#### Source extract

I’ve dabbled with some of the XML capabilities in 2005. I’ve used it to join to tables and to shred the xml. I’ve also used it to create xml documents without that pesky !TAG! syntax. But, they were all meager efforts.

I started by hoping that such meagerness would be sufficient.

   1: declare @startDate datetime



   2: declare @endDate datetime



   3: declare @theaterId int



   4:  



   5: select



   6:     @startDate = '10/31/2003',



   7:     @endDate = '11/6/2003',



   8:     @theaterId = 170



   9:  



  10:     select 



  11:         v.FilmId "film/@film-id",



  12:         v.FilmName "film/@film-name",



  13:         v.PrintId "film/print/@print-id",



  14:         dates.[Date] "film/print/date/@date",



  15:         a.AuditoriumName "film/print/date/auditorium/@auditorium-name",



  16:         a.AuditoriumId "film/print/date/auditorium/@auditorium-id"



  17:     from 




But its not. That built the the hierarchy, but it repeats itself over and over. It doesn’t group itself the way I need. If there was/is a way to do everything I need by specifying the paths like that, then it would be a good day.



SQL XQUERY



Next, I started dabbling with XQUERY. My only XQUERY experience has been via SQL Server 2005, and in its simplest form.



I went Google-Crazy and read up on some stuff. I was able to write a query (albeit a crappy one) that does the job.





   1: select @output.query('



   2:     <theater>



   3:         {



   4:             for $filmId in distinct-values(/theater/film/@film-id)

#### Data shown
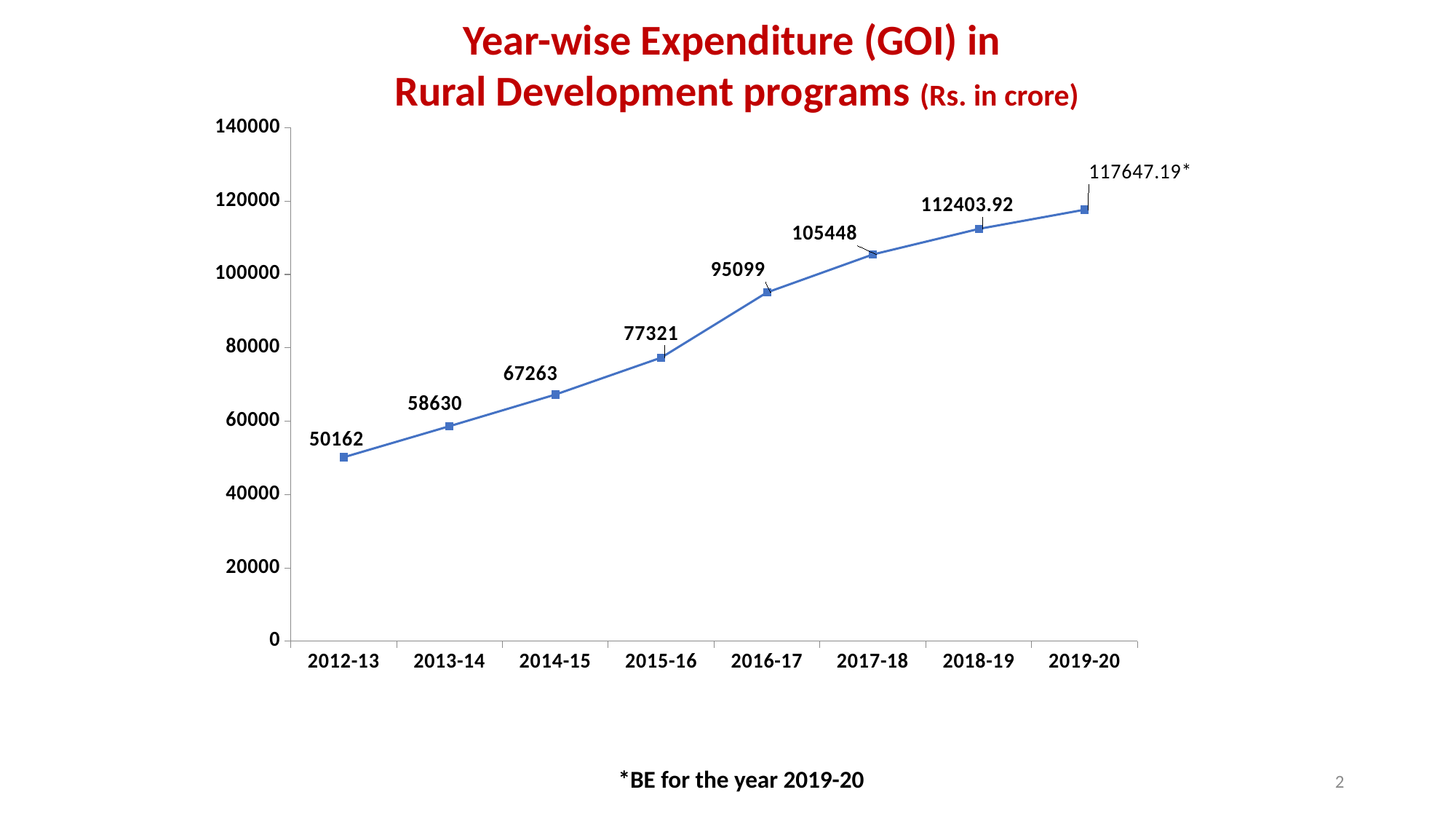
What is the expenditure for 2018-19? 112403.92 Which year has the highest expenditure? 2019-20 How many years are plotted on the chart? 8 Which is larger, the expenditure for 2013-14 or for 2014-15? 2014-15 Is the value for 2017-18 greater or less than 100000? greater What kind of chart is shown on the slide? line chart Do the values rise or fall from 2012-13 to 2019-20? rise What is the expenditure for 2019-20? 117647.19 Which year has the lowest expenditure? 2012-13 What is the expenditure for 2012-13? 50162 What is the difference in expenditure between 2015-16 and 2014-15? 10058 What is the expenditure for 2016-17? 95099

#### Task list
**1)** Copy the SQL Server XML passage from "I’ve dabbled with" to "would be sufficient.", swapping "pesky" out for "awkward".
**2)** Condense the paragraph of the SQL Server XML passage that begins "But its not." into a single shorter sentence that keeps its main facts.
The lines play no part in this exercise.

#### Responses to the exercise
**1)**
I’ve dabbled with some of the XML capabilities in 2005. I’ve used it to join to tables and to shred the xml. I’ve also used it to create xml documents without that awkward !TAG! syntax. But, they were all meager efforts.

I started by hoping that such meagerness would be sufficient.

**2)** The path-based query built the hierarchy but repeated it over and over without the needed grouping, though handling everything through such paths would be ideal if possible.